(Stored items)
------------------------------------------------
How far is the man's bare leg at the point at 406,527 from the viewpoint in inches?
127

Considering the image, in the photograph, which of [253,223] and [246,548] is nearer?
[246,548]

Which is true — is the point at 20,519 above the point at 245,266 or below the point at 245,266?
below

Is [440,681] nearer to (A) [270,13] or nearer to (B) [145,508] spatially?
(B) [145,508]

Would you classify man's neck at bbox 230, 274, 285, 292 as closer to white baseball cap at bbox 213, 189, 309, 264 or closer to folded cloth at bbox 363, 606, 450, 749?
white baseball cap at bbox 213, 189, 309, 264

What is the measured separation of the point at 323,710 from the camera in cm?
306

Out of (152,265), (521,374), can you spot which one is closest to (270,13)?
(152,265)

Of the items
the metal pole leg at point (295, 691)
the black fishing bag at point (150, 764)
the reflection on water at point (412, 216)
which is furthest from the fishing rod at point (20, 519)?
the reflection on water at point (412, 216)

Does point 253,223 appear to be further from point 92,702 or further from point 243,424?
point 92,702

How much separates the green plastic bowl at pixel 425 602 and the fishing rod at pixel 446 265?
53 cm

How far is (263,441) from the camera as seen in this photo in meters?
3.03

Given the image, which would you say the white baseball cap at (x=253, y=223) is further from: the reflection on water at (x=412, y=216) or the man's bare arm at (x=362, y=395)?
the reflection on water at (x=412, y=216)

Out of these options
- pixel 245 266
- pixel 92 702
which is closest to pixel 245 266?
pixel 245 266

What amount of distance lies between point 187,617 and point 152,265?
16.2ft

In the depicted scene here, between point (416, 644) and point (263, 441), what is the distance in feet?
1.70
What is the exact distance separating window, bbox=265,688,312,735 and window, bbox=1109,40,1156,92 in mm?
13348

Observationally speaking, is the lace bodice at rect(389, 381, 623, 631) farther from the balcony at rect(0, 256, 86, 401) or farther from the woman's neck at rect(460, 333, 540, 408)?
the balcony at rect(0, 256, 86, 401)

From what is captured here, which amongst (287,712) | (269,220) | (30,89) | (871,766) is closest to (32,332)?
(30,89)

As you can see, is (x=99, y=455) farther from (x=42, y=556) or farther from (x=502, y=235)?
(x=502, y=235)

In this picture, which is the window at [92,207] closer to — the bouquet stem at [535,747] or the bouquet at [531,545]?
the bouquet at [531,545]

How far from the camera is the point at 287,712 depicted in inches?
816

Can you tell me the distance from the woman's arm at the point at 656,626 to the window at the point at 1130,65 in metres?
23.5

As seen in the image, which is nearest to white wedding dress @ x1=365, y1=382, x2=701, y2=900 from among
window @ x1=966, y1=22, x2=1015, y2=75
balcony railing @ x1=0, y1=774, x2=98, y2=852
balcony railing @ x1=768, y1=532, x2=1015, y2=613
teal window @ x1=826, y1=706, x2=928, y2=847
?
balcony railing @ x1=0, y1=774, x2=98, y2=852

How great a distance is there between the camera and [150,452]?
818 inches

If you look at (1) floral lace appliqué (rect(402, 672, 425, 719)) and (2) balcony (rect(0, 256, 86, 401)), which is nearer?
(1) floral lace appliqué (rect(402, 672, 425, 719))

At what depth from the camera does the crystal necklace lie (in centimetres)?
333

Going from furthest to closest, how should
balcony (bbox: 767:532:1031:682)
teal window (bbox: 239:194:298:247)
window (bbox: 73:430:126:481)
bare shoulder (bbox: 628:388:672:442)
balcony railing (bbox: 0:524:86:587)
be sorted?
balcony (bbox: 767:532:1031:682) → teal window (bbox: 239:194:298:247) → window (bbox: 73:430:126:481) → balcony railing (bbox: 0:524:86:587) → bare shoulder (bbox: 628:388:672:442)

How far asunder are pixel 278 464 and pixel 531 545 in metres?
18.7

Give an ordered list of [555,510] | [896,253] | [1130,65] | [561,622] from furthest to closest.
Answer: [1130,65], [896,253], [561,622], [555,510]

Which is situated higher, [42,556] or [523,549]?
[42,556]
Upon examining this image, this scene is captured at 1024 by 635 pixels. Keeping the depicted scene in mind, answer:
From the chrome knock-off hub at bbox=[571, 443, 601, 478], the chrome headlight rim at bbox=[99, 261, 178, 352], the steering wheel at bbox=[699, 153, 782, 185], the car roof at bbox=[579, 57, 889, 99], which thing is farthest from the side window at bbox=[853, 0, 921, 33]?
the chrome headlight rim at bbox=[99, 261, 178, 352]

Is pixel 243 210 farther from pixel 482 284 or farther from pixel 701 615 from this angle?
------------------------------------------------
- _What is needed_
The required output is the span of lines from the one containing "At what depth" to the last line, reproduced character for character.

- _Solution for this problem_
At what depth from the camera does the crystal necklace lie (in centimetres)?
333

Going from furthest to closest, how should
balcony (bbox: 767:532:1031:682)
teal window (bbox: 239:194:298:247)
window (bbox: 73:430:126:481)
bare shoulder (bbox: 628:388:672:442)
balcony railing (bbox: 0:524:86:587)
be sorted?
balcony (bbox: 767:532:1031:682) → teal window (bbox: 239:194:298:247) → window (bbox: 73:430:126:481) → balcony railing (bbox: 0:524:86:587) → bare shoulder (bbox: 628:388:672:442)

How far asunder are pixel 278 464 and pixel 531 545 in metres?
18.7

Give an ordered list of [555,510] | [896,253] | [1130,65] | [561,622] from furthest to closest.
Answer: [1130,65], [896,253], [561,622], [555,510]

Which is situated higher, [42,556] or [523,549]?
[42,556]
Upon examining this image, this scene is captured at 1024 by 635 pixels. Keeping the depicted scene in mind, answer:
From the chrome knock-off hub at bbox=[571, 443, 601, 478], the chrome headlight rim at bbox=[99, 261, 178, 352], the steering wheel at bbox=[699, 153, 782, 185], the car roof at bbox=[579, 57, 889, 99], which thing is farthest from the side window at bbox=[853, 0, 921, 33]?
the chrome headlight rim at bbox=[99, 261, 178, 352]

Is pixel 243 210 farther from pixel 482 284 or farther from pixel 701 615 from this angle?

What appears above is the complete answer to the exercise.